**What you need to do**
Looking at the listing below, retype exactly the lines starting at the one containing "ای سی IC 74HC595D" and ending at the one containing "SHOT-gants-cross-vision-image-129288367-cover-1", both included, and nothing else.

**Data section**
◆ ◆ ◆ ◆
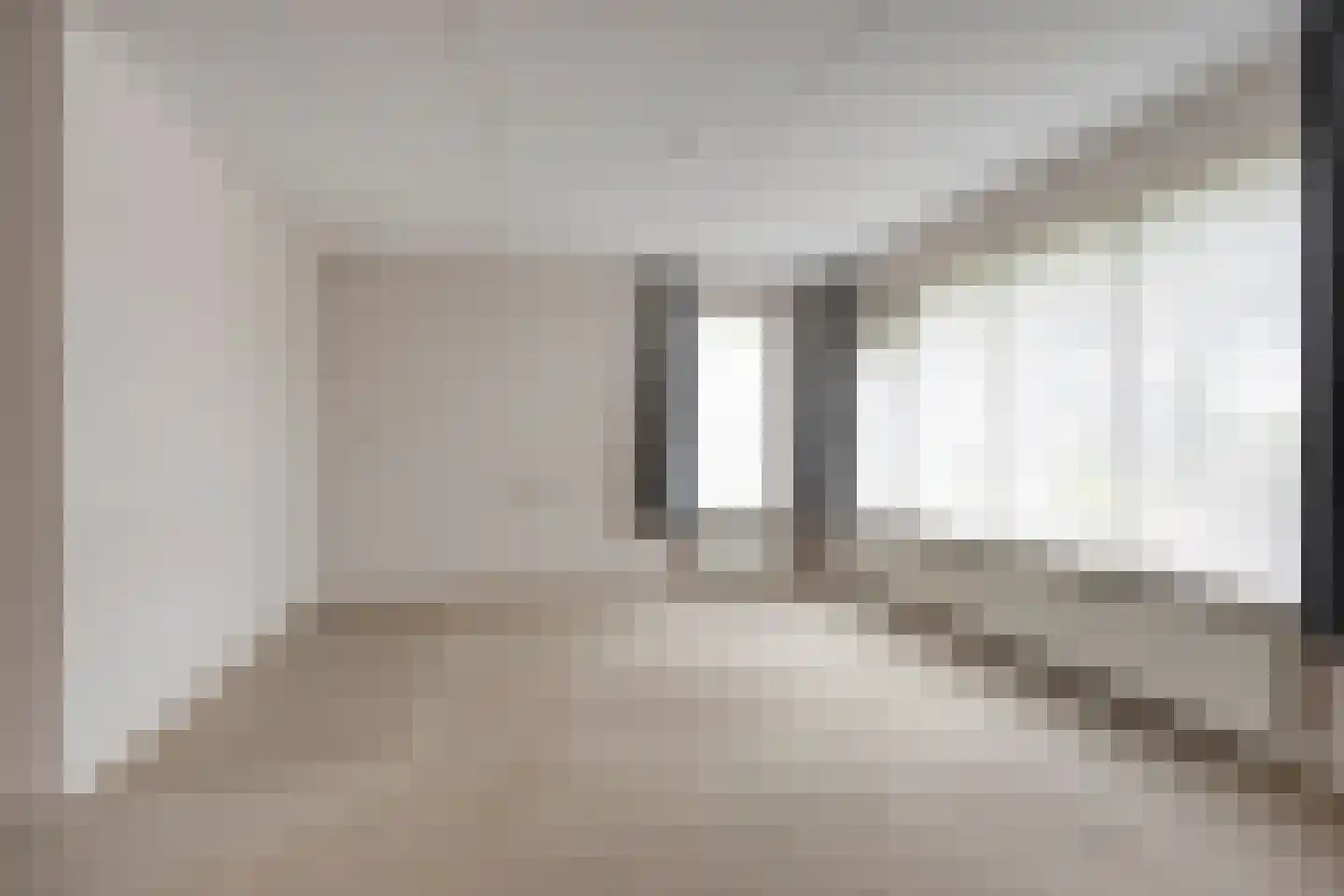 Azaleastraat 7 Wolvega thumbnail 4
◆ ◆ ◆ ◆
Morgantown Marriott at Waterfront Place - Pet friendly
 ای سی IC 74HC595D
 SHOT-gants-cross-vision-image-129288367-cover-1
◆ ◆ ◆ ◆
**Result of this task**
 ای سی IC 74HC595D
 SHOT-gants-cross-vision-image-129288367-cover-1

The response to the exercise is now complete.